To be done: Copy the data word for word, starting at the line that contains "Can you say which item from" and ending at the end of the data.

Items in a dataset

☆ ☆ ☆ ☆

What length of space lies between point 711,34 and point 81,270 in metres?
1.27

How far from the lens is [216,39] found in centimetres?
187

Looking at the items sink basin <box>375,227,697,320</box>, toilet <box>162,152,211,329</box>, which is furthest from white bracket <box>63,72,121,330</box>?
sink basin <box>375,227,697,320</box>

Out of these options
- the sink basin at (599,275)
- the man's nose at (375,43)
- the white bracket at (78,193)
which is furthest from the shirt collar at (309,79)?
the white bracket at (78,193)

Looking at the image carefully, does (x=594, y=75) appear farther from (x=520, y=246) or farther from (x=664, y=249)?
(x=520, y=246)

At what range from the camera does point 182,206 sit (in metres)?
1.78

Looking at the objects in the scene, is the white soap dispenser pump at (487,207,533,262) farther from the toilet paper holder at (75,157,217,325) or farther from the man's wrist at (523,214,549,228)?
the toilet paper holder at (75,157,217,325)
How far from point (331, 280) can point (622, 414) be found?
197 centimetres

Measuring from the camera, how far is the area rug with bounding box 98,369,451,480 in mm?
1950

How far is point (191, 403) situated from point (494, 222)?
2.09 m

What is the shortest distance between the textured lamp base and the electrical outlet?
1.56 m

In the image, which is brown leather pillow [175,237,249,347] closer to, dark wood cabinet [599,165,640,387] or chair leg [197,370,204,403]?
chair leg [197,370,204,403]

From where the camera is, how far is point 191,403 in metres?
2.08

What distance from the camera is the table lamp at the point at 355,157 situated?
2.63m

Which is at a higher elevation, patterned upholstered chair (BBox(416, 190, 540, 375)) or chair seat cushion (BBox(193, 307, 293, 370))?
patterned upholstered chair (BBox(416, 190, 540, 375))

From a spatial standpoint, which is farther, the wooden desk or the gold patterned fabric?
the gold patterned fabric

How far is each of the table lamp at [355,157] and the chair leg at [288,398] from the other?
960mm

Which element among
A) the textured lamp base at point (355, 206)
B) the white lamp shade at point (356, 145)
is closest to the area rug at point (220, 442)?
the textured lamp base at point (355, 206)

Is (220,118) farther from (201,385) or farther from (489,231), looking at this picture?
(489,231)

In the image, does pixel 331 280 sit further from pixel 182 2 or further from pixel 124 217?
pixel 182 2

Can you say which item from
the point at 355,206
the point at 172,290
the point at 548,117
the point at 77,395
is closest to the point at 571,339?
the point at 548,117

☆ ☆ ☆ ☆

The solution:
Can you say which item from
the point at 355,206
the point at 172,290
the point at 548,117
the point at 77,395
is closest to the point at 571,339?
the point at 548,117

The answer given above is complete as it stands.